» WORK ORDER
Your answer should be the line containing "The researchers measured" and every line after it to the end of the records below, word for word.

Stored entries:
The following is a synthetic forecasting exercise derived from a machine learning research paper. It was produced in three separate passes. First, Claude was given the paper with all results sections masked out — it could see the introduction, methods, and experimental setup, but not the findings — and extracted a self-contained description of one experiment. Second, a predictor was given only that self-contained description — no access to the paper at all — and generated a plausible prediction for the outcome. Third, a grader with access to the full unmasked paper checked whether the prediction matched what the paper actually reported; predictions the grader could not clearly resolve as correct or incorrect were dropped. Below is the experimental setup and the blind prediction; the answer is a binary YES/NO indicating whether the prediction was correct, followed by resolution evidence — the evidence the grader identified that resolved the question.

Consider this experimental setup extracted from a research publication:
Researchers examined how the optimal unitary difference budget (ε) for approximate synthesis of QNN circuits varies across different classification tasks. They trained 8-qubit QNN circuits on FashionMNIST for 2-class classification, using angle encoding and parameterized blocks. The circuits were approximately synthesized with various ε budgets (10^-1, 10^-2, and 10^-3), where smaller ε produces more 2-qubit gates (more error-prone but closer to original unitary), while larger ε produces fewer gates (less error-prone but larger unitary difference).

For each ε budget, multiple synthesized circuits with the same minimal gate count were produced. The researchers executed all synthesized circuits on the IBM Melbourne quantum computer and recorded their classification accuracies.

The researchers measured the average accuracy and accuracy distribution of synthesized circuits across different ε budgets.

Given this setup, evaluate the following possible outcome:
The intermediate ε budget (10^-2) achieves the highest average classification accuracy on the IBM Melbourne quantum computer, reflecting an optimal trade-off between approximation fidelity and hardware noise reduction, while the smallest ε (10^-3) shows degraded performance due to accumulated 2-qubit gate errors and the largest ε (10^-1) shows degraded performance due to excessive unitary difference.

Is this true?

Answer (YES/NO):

» WRITTEN RESPONSE
The researchers measured the average accuracy and accuracy distribution of synthesized circuits across different ε budgets.

Given this setup, evaluate the following possible outcome:
The intermediate ε budget (10^-2) achieves the highest average classification accuracy on the IBM Melbourne quantum computer, reflecting an optimal trade-off between approximation fidelity and hardware noise reduction, while the smallest ε (10^-3) shows degraded performance due to accumulated 2-qubit gate errors and the largest ε (10^-1) shows degraded performance due to excessive unitary difference.

Is this true?

Answer (YES/NO):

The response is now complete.